Mesaj  Admin la data de Dum Mar 08, 2009 9:04 pm

March 6, 2009

While reading Denis Dutton's The Art Instinct, I learned that predominantly blue paintings indulge my primordial tendencies and satisfy my inner Neanderthal. I was glad to hear this as I've been using a lot of it lately, mostly Phthalo and Ultramarine. Now I'm being apprised of new blue research at the Sauder School of Business here in Vancouver, B.C.

"Blue is the colour to choose when creativity is a priority," says Dr. Juliet Zhu, an assistant professor of marketing who led the study. About 600 undergraduate students took part. While red
might boost the brain's attention to detail, blue is simply loaded with other benefits. On memory tasks, for example, those presented with a red background on their computer screens were able to accurately recall a list of items. Those using a blue background made many more mistakes. "People are less literal and more exploratory with blue," says Zhu.

Exploration, as most of us know, is a key to creativity. As shown in the recent painting I gave you for criticism, mistakes are valuable.

One test in the Zhu study had pages of 20 potential toy parts illustrated in either red or blue. She asked participants to choose five parts to design a creative toy. A panel of judges found that those using red parts produced designs that were less creative. Those using blue parts came up with the more creative toys. The researchers felt the results were based on learned associations. Red, for example, is associated with ambulances, stop signs, emergencies and blood. With red you are more inclined to be vigilant and careful.
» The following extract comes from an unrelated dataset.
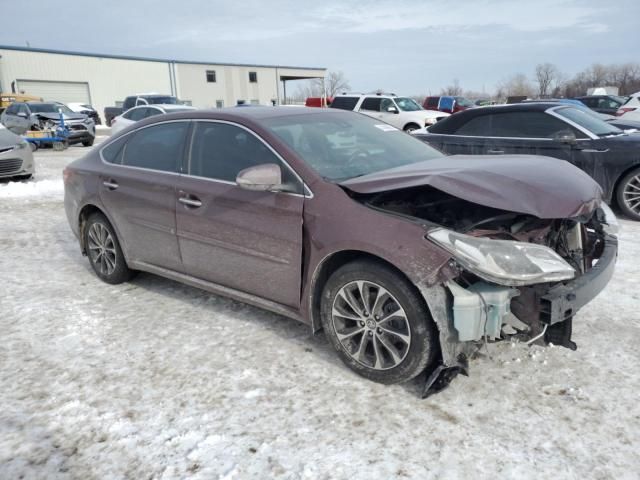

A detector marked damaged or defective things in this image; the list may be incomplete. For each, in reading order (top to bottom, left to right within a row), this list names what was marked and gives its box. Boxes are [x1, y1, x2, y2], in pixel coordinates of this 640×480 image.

Blue makes folks think of expansive skies and open oceans--perhaps of endless possibilities--which may explain the link to creative, unencumbered thinking. Funnily, the people tested thought blue would help them with both creativity and attention to detail (66 per cent and 74 per cent respectively). Blue is liked. Blue gets a good rap.
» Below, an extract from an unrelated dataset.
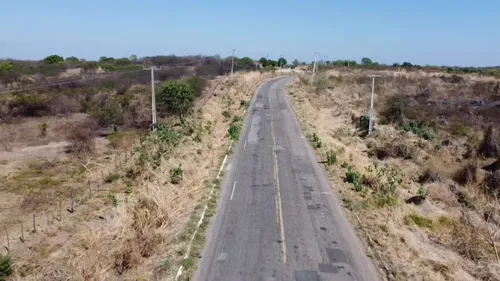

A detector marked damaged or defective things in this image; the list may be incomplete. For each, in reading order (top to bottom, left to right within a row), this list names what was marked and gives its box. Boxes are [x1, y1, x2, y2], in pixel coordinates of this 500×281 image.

In reality, blue helps only when the task is creative. When you need attention to detail you should go with red. Apart from blue's obvious uses in marketing and advertising, blue does something to folks when it's hung on a wall. Want that dreamy, distant look on your collectors' faces? Go blue. You didn't hear that from me.

Best regards,


PS: "Blue is open, free, and peaceful." (Dr. Juliet Zhu)

Esoterica: Blues that lean toward greys are the most sophisticated and ethereal. Warming and cooling, greying and tinting, as well as neutralizing your blues by adding incremental amounts of the complementary orange, are all worthwhile exercises. Minutes normally taken for a crossword or a stock market checkup can be used to make a few dozen swatches. You'll find yourself getting fussier. You may even find yourself getting more creative. Blue is an education.